▶ _SELECTED EXTRACT_:
## start

For western foreign policy elites, the prospect of the election of Donald Trump as president of the United States was something like the Apocalypse. Trump represents a break with a consensus going back decades–and shared by both sides of the political spectrum in the United States–about the so-called liberal international order that was created in the aftermath of World War II and is said to have produced peace and prosperity. Thus the Transatlantic foreign policy establishment was appalled by the idea of him occupying the White House. Thomas Wright of the Brookings Institution wrote in January that Trump “seeks nothing less than ending the U.S.-led liberal order and freeing America from its international commitments”.
Outside the geographic West, however, many people, including foreign policy experts, seemed comparatively relaxed about the election of Trump. Some even saw it as an opportunity for them precisely because he might end the U.S.-led liberal order. A Gateway House article presaged that the election of Trump could lead to “the dismantling of the geopolitical Bretton Woods” –that is, the liberal international order created after World War II–and could therefore “energise a multipolar world”. Thus “Trump may be the unwitting catalyst for a more equitable era”. (Some within the geographic West, those mostly on the left who are critical of American power, share this view–even if they abhor Trump.)
The reason for this disconnect is the difference between western and non-western perceptions of the liberal international order. In Europe and the United States, the liberal international order is understood in terms of the provision by the United States of public goods such as international security, free trade, financial stability, and freedom of navigation. As U.S. Deputy Secretary of State Anthony Blinken recently put this view in an op-ed published in the New York Times after the election of Trump, “The liberal order led by the United States favoured an open world connected by the free flow of people, goods, ideas and capital, a world grounded in the principles of self-determination and sovereignty for nations and basic rights for their citizens.” In short, U.S. “hegemony” was on balance positive.

## end

▶ _WHAT YOU NEED TO DO_:
a: Reproduce the passage on Trump and the liberal international order word for word, from "The reason for" to "on balance positive.".
b: Write the next part of the passage on Trump and the liberal international order, picking up after its final sentence.

▶ _RECORDED DATA_:
## start

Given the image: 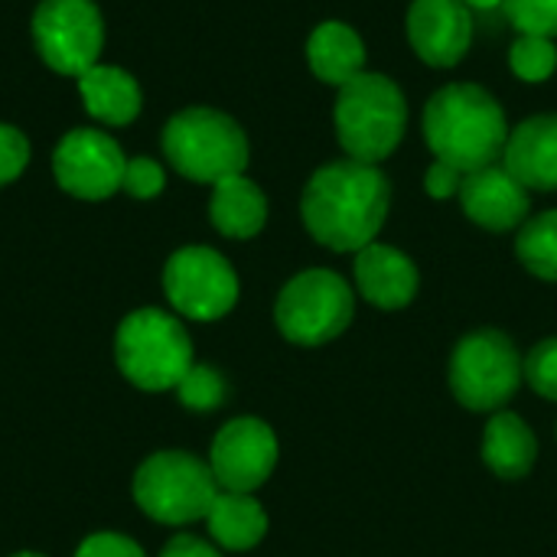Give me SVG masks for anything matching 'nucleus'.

## end

▶ _WRITTEN RESPONSES_:
a:
The reason for this disconnect is the difference between western and non-western perceptions of the liberal international order. In Europe and the United States, the liberal international order is understood in terms of the provision by the United States of public goods such as international security, free trade, financial stability, and freedom of navigation. As U.S. Deputy Secretary of State Anthony Blinken recently put this view in an op-ed published in the New York Times after the election of Trump, “The liberal order led by the United States favoured an open world connected by the free flow of people, goods, ideas and capital, a world grounded in the principles of self-determination and sovereignty for nations and basic rights for their citizens.” In short, U.S. “hegemony” was on balance positive.

b:
However, this is not a description of the liberal international order that many outside the geographic West, including in democracies such as India, recognise. They see the liberal international order, not in terms of public goods, but in terms of a particular ideological agenda (the “Washington Consensus”) and, ultimately, the interests of the “haves” – that is, Europe and the United States. Attempts by Europe and the United States to “defend” the liberal international order are, therefore, seen as desperate attempts to preserve their own power. According to this view, U.S. “hegemony” was on balance negative – hence the openness to the idea of “multipolarity”, which is equated with equality (or even “democracy”).
The complex reality is that both sides have a point. Western foreign policy elites do often have a somewhat idealised view of the liberal international order. Both Americans and Europeans tend in different ways to identify their own interests with those of humanity as a whole – in part because they see those interests as based on universal values. They think about the liberal international order in an imprecise way. They are not always clear about the sense in which the current order is “liberal” and can be blind to the ways in which it negatively impacts others around the world.
Probably the best example is trade. Europeans and Americans like to think that the current liberal trade order reflects shared rather than particular interests. In particular, through mega-regional trade agreements like the Transatlantic Trade and Investment Partnership and the Trans-Pacific Partnership, they have in the last few years sought to set the “rules” for trade in the twenty-first century. But supporters often fail to see how those rules – for example on intellectual property rights – might be skewed in favour of the most developed countries.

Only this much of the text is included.